The scientific community considered TRMM’s data so critical to research and many practical applications that in 2001, at the end of TRMM’s primary mission, NASA wanted to extend the mission for as long as possible.
TRMM’s original flight altitude was optimized for the precipitation radar. To obtain precipitation profiles through the depth of the lower atmosphere and to concentrate the measurements in the tropics, the orbit was confined to 35 degrees north to 35 degrees south latitude at an altitude of 350 km (217.5 miles). At this altitude, Earth’s atmosphere is still sufficiently dense to cause drag on the spacecraft, slowing it down, which progressively lowers its altitude.
“In the early years of its mission, TRMM was burning through fuel quickly,” said Eric Moyer, Goddard Earth Science Operations manager. “By design, TRMM carried fuel and had a controlled burn scheduled every few weeks to increase its speed and maintain altitude.”
To extend TRMM’s mission life, NASA boosted the spacecraft’s orbit altitude to 402.5 km (about 250 miles) in 2001. Earth’s atmosphere thins as it stretches out toward space, so a spacecraft at higher altitudes experiences less drag (that slows it down) and consumes less fuel to maintain its orbit. At this altitude, the radar would still return strong, research quality data. This maneuver extended TRMM’s life four more years, and after review in 2005, NASA again extended the mission life until the satellite ran out of fuel.
TRMM’s 17 years in orbit allowed the mission to grow and evolve, Huffman said.
The original goal was to provide monthly averages of rainfall over Earth’s surface divided into large grid boxes, roughly 500 km (about 310 miles) square. TRMM eventually generated rainfall estimates at a higher resolution and in near-real time, every three hours.
“And it’s just the same old instruments,” Huffman said. “What that demonstrates is that the capability was already there. We just had to work back through the rest of the system to make it happen, starting with the thought, ‘Oh gosh, we could do this.'”
Huffman and his team combined TRMM data with precipitation data from several other microwave imaging satellites in orbit, many of them weather satellites. Together with significant advances in data management they created the new TRMM product.

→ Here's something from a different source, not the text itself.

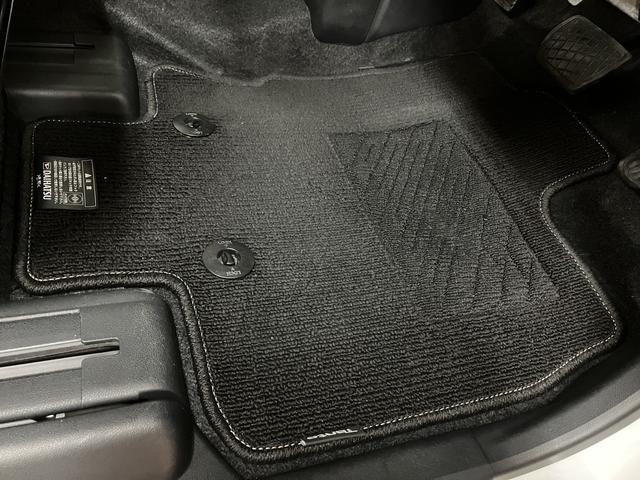 タントカスタムＲＳ／１年保証／ターボ／ナビ／ＥＴＣ／電動スライド１年間走行距離無制限保証／衝突軽減ブレーキ／ダイハツ認定中古車／ターボエンジン／純正ナビ／ＥＴＣ／両側電動スライドドア／シートヒーター／ＬＥＤヘッドライト・フォグ／１５インチアルミ／Ｂｌｕｅｔｏｏｔｈ（大阪府）の中古車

Now, TRMM has reached the end of its life. Battery issues complicated the operation of the spacecraft over the past year, so Braun and the mission operations team had to make decisions about how to ration what power remains. In March 2014, they decided to turn off the VIRS instruments to extend the battery life. In July 2014, the spacecraft ran out of fuel that kept it at its boosted operational altitude and TRMM slowly began to drift down, while still collecting data. The remaining fuel, initially reserved to avoid collisions with other satellites or space debris, was depleted in early March 2015.
Observations of hurricanes and precipitation from space will not end after TRMM. The Global Precipitation Measurement (GPM) mission’s Core Observatory, launched in February 2014, succeeds and improves upon the TRMM project. Both missions are joint projects of NASA and JAXA.
Since TRMM’s launch, many other space programs, including those in Europe and Japan, have launched precipitation measurement satellites containing microwave radiometers that measure radiated energy from rainfall and snowfall. The GPM mission harnesses the combined scope of these spacecraft and uses the GPM Core Observatory to standardize the measurements from the individual satellites. Together, they are combined into uniform data sets that are made available online. Just as with TRMM’s data, anyone in the world can access the repository.
In addition to the moderate and heavy rainfall that TRMM was capable of observing in the tropics, GPM also observes light rain and falling snow. Its orbit passes above a larger portion of the world. TRMM’s orbit covered the latitude ranging from 35 degrees north to 35 degrees south, which is as far north as Cape Hatteras, North Carolina, and as far south as Buenos Aires, Argentina, but GPM’s coverage of latitude from 65 degrees north to 65 degrees south stretches nearly to the Arctic and Antarctic Circles.
The information these missions can provide is critical to people around the world. The data provided by precipitation-related satellite missions can save lives in cases such as landslides and tropical cyclones. They also help improve climate models, which help predict what our planet may be like years into the future.